Iraq originally began negotiations with the IMF during a first round of negotiations on May 14. With the objective of receiving $16 billion in installments over a three-year period, Iraq secured $5.4 billion.

The World Bank delegation participating in the meetings provided an economic development funding vision for Iraq that consisted of a soft loan of about $3 billion to be paid in installments and settled over a long period of time at a very low interest rate.

Mazhar Mohammed Saleh, the economic adviser to the Iraqi government, told Al-Monitor, “The World Bank said that the loan aims to support the federal budget in line with the economic reform paths and the document of reform launched by the prime minister.”
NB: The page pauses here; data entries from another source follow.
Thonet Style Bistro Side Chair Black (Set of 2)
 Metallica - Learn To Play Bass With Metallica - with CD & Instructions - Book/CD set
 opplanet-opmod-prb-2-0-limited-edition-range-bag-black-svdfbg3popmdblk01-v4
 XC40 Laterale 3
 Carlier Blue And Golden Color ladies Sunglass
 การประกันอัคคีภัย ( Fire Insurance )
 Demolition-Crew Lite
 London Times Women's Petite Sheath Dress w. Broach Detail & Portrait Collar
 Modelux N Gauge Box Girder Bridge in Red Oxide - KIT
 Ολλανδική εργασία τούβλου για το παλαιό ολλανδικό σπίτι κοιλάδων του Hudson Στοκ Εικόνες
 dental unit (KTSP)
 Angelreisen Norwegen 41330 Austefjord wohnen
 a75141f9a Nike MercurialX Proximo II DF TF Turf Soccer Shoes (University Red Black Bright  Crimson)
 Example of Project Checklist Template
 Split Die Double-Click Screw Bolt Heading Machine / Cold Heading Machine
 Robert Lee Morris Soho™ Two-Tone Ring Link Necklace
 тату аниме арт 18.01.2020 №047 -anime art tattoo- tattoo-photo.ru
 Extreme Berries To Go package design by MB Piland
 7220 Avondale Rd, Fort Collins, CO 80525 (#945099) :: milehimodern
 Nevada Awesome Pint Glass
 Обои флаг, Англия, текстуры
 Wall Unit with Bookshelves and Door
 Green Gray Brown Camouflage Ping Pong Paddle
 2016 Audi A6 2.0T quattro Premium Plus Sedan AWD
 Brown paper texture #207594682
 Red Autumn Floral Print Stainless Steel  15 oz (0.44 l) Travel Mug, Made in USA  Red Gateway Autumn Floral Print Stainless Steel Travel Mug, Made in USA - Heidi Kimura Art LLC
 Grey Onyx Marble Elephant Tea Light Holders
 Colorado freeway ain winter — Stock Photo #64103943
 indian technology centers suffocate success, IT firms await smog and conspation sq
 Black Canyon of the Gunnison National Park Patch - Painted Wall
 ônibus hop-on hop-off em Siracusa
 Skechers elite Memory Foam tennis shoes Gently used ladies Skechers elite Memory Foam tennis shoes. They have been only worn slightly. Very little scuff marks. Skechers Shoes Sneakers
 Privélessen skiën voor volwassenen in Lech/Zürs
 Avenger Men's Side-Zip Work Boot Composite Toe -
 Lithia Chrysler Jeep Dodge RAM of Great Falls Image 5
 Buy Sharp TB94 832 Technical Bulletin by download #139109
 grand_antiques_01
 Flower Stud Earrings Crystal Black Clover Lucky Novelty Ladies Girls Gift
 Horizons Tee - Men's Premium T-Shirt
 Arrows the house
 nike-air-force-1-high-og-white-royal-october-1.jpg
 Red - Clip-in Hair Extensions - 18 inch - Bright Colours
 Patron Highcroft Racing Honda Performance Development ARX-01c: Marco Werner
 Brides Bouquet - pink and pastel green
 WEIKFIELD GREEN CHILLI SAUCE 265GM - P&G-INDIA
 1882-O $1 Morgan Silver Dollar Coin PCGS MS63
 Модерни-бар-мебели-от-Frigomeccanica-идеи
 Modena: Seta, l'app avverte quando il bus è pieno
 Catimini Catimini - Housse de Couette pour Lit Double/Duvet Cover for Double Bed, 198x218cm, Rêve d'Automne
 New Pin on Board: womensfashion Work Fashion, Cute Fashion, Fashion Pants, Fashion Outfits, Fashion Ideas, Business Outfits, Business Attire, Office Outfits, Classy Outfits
However, the government still has reservations in regard to the loan interests and the conditions of the World Bank at a time when the stated details seem inaccurate, economist Abdul-Rahman al-Mashhadani told Al-Monitor.

He said, “According to the IMF laws on loans, the initial interests of any loan range between 1.4% to 2.6% and fluctuate between 6% and 10% in the second and third installments. As far as the conditions are concerned, they vary depending on the state of the creditor.”